餘閑垂眸看去,怔愣了一瞬,女娘手掌裡卧着一個小巧的香囊,與那日自己丢棄的一般無二。
不,還是有些許區别的。餘閑一寸寸掃過香囊,透過粗糙的針腳、歪歪扭扭的走線……似乎能看到小小的女娘坐在窗邊,借着燭光一針一線地縫制着。
見他久久未出聲,惜芷不由心裡有點打鼓,莫非二哥不喜歡?
“二哥?”惜芷試探地喊道。
餘閑驟然回神,竭力壓住将人緊緊攬入懷裡的沖動,垂在身側的手緊握成拳,手背青筋鼓起。
“二哥很喜歡。”餘閑嗓子啞了幾個度,側過身,目不轉視地看着身側的女娘。
惜芷聽見他喜歡,登時放下心來,親自将香囊系在餘閑腰間,又指着那兩個小泥人撒嬌般地說着自己捏了好幾個時辰才捏出來的,費了好些功夫,手都累酸了。
餘閑一一應着,目光自始自終都跟随着惜芷,将她的一颦一笑盡收眼底,滿眼的寵溺 。
“小芷辛苦了,二哥回去便将這對小泥人放在書房,日日看着。”
“……好。”惜芷仰着臉,對上餘閑垂下的視線,雙眸幽深,似藏着一道猛烈的漩渦,讓她有片刻失神。
她瞳孔一縮,不自在地移開眼睛,“二、二哥,這小泥人你可要現在拿走?”
“嗯。”
餘閑俯身将一對小泥人妥善收好,又将旁邊的繡球花裝在花籃裡,一并提着出去。
回到院裡,餘閑拎着小泥人,在書房來回踱步,總覺得找不出一處合心意的地方擺置。
一旁的知書出主意,指着書案對面擺放着的博古架,道:“公子,不若将這泥人放在這處,以便您擡頭就能瞧見。”
餘閑打量一番,也覺着這個位置不錯,他小心翼翼地将泥人擺放好,看向一旁的知書:“這泥人如何?”
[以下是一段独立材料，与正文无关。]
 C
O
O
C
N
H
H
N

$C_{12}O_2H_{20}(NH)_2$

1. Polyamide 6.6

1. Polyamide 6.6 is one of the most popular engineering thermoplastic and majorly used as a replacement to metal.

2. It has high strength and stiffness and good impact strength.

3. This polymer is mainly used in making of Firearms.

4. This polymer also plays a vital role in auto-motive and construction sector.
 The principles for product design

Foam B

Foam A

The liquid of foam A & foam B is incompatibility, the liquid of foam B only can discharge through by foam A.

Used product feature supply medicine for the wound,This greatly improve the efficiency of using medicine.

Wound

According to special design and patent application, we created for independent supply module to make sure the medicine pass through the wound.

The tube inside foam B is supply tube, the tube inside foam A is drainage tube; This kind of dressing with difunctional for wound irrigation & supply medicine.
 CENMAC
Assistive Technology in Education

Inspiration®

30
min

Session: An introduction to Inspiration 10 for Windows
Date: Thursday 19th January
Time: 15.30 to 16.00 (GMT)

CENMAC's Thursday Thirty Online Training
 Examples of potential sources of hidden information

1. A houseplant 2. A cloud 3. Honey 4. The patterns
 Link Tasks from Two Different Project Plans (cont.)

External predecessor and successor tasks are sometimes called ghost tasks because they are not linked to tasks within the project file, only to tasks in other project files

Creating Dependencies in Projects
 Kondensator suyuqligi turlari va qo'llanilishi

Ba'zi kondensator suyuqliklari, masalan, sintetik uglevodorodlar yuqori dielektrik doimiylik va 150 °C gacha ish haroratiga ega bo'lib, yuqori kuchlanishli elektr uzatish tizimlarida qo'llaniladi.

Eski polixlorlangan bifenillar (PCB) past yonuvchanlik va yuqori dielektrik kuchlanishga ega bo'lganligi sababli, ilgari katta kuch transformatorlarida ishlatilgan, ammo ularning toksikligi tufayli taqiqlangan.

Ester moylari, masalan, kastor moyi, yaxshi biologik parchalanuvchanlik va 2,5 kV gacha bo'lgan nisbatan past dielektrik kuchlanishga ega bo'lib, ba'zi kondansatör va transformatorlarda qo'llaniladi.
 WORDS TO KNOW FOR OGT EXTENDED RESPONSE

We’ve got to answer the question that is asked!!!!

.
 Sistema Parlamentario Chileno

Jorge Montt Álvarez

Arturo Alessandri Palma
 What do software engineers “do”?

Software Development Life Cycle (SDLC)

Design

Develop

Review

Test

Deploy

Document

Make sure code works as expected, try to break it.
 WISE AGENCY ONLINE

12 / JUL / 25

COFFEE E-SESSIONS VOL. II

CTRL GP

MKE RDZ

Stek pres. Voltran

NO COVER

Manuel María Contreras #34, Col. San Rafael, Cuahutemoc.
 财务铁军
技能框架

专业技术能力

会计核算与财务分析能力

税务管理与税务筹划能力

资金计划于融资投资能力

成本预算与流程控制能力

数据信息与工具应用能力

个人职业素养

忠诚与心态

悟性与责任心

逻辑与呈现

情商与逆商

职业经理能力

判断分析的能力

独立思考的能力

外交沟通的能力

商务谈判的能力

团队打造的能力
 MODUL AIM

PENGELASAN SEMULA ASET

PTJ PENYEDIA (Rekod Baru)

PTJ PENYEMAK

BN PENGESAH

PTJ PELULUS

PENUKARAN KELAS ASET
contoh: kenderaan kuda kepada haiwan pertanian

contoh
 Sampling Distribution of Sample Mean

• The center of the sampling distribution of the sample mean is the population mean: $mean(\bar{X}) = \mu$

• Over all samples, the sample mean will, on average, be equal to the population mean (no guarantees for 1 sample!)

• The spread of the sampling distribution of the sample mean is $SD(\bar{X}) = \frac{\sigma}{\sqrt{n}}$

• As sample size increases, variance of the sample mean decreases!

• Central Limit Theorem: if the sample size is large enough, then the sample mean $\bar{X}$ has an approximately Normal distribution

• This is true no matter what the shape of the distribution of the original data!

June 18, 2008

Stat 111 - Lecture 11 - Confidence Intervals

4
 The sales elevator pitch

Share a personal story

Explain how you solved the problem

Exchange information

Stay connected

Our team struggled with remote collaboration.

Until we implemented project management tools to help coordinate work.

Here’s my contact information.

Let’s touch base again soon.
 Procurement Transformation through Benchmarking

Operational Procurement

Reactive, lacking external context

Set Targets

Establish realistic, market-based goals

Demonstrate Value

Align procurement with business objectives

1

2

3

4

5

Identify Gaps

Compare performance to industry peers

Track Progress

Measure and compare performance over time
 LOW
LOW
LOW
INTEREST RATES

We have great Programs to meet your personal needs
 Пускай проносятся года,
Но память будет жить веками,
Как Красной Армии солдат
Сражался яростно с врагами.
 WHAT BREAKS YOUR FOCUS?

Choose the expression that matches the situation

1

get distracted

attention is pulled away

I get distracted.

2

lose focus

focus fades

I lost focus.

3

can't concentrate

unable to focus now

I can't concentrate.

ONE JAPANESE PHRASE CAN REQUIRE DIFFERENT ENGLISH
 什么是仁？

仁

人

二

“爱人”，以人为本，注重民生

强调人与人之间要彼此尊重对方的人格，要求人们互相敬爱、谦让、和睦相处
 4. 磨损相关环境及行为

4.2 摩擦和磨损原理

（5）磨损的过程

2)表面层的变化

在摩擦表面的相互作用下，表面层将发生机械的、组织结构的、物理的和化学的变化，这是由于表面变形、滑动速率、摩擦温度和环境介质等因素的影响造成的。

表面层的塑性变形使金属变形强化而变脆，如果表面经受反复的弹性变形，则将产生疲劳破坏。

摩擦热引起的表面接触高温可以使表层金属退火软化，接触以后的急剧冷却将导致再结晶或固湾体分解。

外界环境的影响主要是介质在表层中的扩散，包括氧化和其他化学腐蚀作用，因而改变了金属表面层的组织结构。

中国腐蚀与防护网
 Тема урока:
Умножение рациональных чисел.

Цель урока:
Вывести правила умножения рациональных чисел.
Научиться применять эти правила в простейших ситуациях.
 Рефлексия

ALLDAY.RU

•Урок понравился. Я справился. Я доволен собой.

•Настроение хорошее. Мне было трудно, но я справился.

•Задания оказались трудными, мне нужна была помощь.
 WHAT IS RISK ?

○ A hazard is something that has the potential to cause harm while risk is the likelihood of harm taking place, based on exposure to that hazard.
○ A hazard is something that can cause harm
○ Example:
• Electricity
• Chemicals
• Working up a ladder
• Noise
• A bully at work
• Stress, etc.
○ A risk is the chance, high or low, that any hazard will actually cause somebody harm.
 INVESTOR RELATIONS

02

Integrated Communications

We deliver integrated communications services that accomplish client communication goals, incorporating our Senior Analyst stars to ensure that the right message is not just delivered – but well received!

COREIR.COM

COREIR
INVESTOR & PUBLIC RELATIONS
知書:“奴一眼便認出這是二姑娘同公子您,小巧精緻的,瞧着極為登對。”
餘閑輕笑一聲:“就你眼尖,這是小芷親手捏的,我瞧着也很像。”
“竟是二姑娘親手捏的,也不知費了多少功夫,可見二姑娘心裡是極為敬愛您這位兄長的。”